• GIVEN REQUEST 1: Change "nearer" to "closer" in the listing, from the line containing "Which is the" through the end of the listing, and write out only those lines with nothing else altered.

• EXCERPT PROVIDED:
▼▼▼

SERGEY LAVROV, MINISTER OF FOREIGN AFFAIRS OF RUSSIA (through translator): We had a lengthy meeting with Rex Tillerson. He was primarily interested, that was what he started with, in details of those decisions that we grudgingly made in response to the law on anti-Russian sanctions taken in the Congress of the United States of America. He provided an explanation. Actually, this explanation was based on the interview of Vladimir Putin to channel Russia; everything was said in detail there.

(END VIDEO CLIP)

CHURCH: Tillerson says, he told Lavrov the U.S. will respond by September First to Russia's request to remove U.S. diplomatic personnel from the country. Russia's hopes for a better relationship with the U.S. rose when Donald Trump was elected U.S. President, but now the ongoing investigations into Russia's meddling in the U.S. election and new sanctions signed by President Trump have lowered those hopes. CNN's Oren Lieberman has the details.

(BEGIN VIDEOTAPE)

OREN LIEBERMAN, CNN INTERNATIONAL CORRESPONDENT: The champagne flowed freely on inauguration night; Russia (INAUDIBLE) for President Donald Trump on display. Trump was given a fawning press conference.

UNIDENTIFIED MALE: Eccentric Donald Trump.

LIEBERMAN: A favor he returned.

▲▲▲

• Rows of spatial question data:
▼▼▼

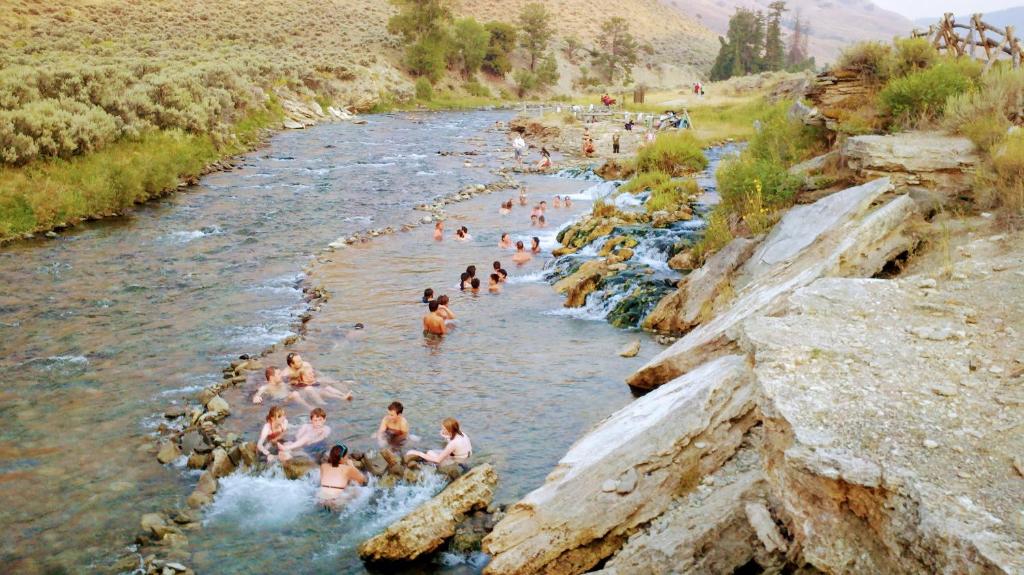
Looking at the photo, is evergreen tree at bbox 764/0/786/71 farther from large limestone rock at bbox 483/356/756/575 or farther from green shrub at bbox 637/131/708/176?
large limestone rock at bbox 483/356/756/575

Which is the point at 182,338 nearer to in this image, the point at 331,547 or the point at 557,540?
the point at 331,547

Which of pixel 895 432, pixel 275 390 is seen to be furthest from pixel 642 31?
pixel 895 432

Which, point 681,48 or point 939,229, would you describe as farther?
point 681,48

▲▲▲

• GIVEN REQUEST 2: Carry the news transcript on U.S.-Russia relations further, starting right after its last line.

• EXPECTED OUTPUT 1:
Which is the point at 182,338 closer to in this image, the point at 331,547 or the point at 557,540?
the point at 331,547

Which of pixel 895 432, pixel 275 390 is seen to be furthest from pixel 642 31?
pixel 895 432

Which, point 681,48 or point 939,229, would you describe as farther?
point 681,48

• EXPECTED OUTPUT 2:
DONALD TRUMP, PRESIDENT OF THE UNITED STATES: Wouldn't it be nice if we actually got along with Russia? Wouldn't that be -- wouldn't that be nice? LIEBERMAN: In Trump, Russia saw someone whose world view aligned with

their own. Seven months later, the Trump-Putin bromance has come to an end, and with it, the Russian love for the American president; his approval rate sliding.

[01:15:13] The leading weekly talk show saying Donald Trump shot himself in the leg, started limping and lost a good chunk of his powers. Now, they see a weak president, a Congress suffering from what they call Russophobic hysteria, and an expanding Russia investigation -- the Kremlin calls absurd and groundless.

What do you think of President Donald Trump? "I don't think things have changed with Trump in the office. Of course, we expected that there will be changes for good," this woman says. "He gave us some sort of hope, but I think nothing has changed." "My opinion of him has changed a bit," says this woman. "But there's little hope now that our relationship will get better. He behaves more like a businessman, not like a president."

Trump's signing of the sanctions bill, hitting Russia's energy and finance sectors dispelled any notions of the two countries getting along anytime soon; the anger playing out on, where else but on Twitter. Trump tweeting, "Our relationship with Russia is at an all- time and very dangerous low. You can thank Congress, the same people that can't even give us health care."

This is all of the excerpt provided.